Large haul: Dockworkers unloading a catch at the jetty in Pulau Ketam, Selangor. — KK SHAM/The Star

GEORGE TOWN: Major restaurants here have experienced a 20% drop in their seafood business due to concerns over marine pollution caused by the release of treated radioactive water from the Fukushima nuclear power plant in Japan into the Pacific Ocean, said the head of an association that represents some 40 major restaurants in Penang.

“Some of these restaurants even put a halt to their imports. Although our fish supply is not only from Japan, such worries have led to customers opting for local fish.

“Fortunately, waters around our country are still safe and we have many farms to produce enough for consumption.

“Some farms have developed so much that fishes sold come in larger sizes to satisfy more consumers,” said Penang Koo Soo Kwong Choon Tong Restaurant and Tea Shop Association chairman Vinah Yee.

Yee said prices of seafood products remain stable and customers who have concerns about it may opt for other meat products such as chicken, duck or pork.

“These other meats are widely available and affordable substitutes for any occasion,” she said.

As for bookings for year-end feasts, Yee said it has not begun and expects it to pick up from November onwards.

Maple Palace manager Alex Teoh said the restaurant has not received any year-end bookings as of yet, but added that it will be launching its new packages soon.

“We will release a series of new packages by the end of this month,” he said.

Fishmonger Abdul Mutalib Abdul Wahab, 48, said while restaurants might be facing a decline in orders, most locals are not really bothered over the situation in Japan.

“Locals are still buying. I only sell local fish sourced from Penang or neighbouring states.

“To my knowledge, our waters are not affected and as long as people do not spread fake news, we will not be affected.
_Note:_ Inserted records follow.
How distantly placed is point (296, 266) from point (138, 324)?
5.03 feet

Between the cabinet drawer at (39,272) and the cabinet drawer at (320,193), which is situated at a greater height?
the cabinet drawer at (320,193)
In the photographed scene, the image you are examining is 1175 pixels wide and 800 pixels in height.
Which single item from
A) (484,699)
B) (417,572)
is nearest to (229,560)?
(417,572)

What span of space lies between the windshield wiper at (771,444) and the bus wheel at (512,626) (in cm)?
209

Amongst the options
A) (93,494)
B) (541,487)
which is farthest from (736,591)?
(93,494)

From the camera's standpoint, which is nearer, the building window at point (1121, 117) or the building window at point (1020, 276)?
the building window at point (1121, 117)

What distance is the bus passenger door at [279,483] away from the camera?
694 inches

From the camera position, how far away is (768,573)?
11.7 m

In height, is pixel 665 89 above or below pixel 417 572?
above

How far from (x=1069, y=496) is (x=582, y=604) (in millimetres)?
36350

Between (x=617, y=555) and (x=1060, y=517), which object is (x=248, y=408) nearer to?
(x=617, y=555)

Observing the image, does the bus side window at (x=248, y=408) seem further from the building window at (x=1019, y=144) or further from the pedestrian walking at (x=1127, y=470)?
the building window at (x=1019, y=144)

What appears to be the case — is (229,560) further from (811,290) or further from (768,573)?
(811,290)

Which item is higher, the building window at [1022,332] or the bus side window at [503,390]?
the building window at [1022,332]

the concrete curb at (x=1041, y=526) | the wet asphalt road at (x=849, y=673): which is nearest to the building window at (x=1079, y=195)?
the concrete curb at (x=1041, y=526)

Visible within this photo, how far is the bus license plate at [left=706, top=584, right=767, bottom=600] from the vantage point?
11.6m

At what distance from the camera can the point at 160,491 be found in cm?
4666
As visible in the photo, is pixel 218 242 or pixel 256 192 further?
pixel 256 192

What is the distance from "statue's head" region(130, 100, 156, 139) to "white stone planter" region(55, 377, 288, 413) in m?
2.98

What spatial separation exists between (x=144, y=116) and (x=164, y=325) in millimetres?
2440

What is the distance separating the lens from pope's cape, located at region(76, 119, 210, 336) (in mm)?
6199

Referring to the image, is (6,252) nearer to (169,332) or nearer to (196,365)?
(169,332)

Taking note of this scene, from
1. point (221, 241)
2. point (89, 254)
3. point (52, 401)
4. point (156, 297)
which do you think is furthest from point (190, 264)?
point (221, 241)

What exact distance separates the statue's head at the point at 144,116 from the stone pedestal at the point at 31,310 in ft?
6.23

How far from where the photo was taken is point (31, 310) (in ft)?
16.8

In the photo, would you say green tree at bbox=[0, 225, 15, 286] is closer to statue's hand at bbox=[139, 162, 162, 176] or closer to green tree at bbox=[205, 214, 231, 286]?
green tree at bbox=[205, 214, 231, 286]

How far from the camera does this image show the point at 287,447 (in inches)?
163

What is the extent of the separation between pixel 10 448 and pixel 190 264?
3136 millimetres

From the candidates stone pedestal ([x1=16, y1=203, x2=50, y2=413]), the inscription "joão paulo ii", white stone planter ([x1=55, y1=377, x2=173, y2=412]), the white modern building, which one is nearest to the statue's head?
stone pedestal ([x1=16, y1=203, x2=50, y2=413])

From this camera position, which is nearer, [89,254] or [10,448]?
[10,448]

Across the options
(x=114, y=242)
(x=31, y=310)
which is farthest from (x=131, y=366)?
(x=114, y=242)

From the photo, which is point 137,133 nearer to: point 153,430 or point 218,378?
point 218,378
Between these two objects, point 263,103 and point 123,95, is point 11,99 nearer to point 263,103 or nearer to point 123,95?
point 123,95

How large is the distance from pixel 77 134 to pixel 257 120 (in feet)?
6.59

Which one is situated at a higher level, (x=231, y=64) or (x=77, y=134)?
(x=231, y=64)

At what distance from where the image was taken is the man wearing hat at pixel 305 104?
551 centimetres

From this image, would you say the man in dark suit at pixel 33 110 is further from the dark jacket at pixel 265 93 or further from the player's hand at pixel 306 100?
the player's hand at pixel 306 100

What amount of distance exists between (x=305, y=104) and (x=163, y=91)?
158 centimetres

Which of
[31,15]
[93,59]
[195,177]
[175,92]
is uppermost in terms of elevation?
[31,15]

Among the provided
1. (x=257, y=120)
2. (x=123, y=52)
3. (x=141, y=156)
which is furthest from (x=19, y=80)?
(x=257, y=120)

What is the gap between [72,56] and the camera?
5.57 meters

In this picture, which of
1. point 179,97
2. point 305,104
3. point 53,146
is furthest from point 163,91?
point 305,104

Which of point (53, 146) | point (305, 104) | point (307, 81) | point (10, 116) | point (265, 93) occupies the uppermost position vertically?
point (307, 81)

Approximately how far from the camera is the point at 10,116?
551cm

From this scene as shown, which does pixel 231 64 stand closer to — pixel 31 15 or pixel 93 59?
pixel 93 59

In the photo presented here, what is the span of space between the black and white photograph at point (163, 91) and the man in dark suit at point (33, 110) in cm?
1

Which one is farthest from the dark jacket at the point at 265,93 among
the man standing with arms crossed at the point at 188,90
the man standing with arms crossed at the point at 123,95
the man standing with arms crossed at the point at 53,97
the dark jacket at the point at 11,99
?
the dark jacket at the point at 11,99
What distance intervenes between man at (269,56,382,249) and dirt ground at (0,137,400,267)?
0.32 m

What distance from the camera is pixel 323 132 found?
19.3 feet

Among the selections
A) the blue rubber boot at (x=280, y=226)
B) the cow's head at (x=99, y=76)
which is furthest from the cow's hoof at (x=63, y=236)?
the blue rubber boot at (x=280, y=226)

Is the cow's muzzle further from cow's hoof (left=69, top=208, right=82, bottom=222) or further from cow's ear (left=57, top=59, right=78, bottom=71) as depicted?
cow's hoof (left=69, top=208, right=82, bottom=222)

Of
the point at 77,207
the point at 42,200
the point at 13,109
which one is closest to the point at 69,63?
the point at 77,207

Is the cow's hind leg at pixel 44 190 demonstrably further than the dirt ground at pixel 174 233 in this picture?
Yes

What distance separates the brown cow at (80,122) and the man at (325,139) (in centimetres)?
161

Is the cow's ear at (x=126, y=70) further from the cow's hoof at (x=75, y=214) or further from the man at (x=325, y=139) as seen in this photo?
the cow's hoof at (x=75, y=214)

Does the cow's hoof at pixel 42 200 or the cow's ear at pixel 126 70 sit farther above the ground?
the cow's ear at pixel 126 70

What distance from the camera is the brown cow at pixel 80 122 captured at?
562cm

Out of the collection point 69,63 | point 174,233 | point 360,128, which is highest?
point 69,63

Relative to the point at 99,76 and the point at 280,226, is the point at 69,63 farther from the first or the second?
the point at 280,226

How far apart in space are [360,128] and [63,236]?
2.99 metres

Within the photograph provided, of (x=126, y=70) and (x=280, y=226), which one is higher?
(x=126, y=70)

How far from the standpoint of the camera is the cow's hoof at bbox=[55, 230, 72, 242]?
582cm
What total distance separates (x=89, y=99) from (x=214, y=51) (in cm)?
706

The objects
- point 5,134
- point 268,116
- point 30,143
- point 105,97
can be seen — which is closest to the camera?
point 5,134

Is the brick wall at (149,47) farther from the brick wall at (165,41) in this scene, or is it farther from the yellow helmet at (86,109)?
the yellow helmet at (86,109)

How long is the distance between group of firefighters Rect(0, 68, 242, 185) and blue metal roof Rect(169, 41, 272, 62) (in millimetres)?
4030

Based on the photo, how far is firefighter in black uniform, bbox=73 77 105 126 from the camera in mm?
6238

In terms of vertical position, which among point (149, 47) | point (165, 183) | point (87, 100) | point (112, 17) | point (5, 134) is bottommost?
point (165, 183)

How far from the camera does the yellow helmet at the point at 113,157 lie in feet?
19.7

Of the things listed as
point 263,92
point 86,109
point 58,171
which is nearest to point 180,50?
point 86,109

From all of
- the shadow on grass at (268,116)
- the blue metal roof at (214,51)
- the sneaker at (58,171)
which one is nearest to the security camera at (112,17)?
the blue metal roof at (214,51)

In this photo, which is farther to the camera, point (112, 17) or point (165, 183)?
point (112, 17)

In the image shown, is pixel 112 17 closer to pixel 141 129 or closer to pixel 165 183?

“The price of fish has dropped but this is because there is more supply than demand.

“This is normal as there are no occasions or celebrations right now and people just buy to cook for their everyday household needs,” he said when met at the Tun Sardon market here.

Abdul Mutalib said he was selling fish at a cheaper price as most of his customers are elderly or from single income households.

“I have been here for 30 years and know these people, so I care but others do sell it for more.

“Right now, we are not facing the effect of the news about Japan.

“As long as the people’s perception about local fish and seafood does not change, I foresee it will be business as usual for us,” he said.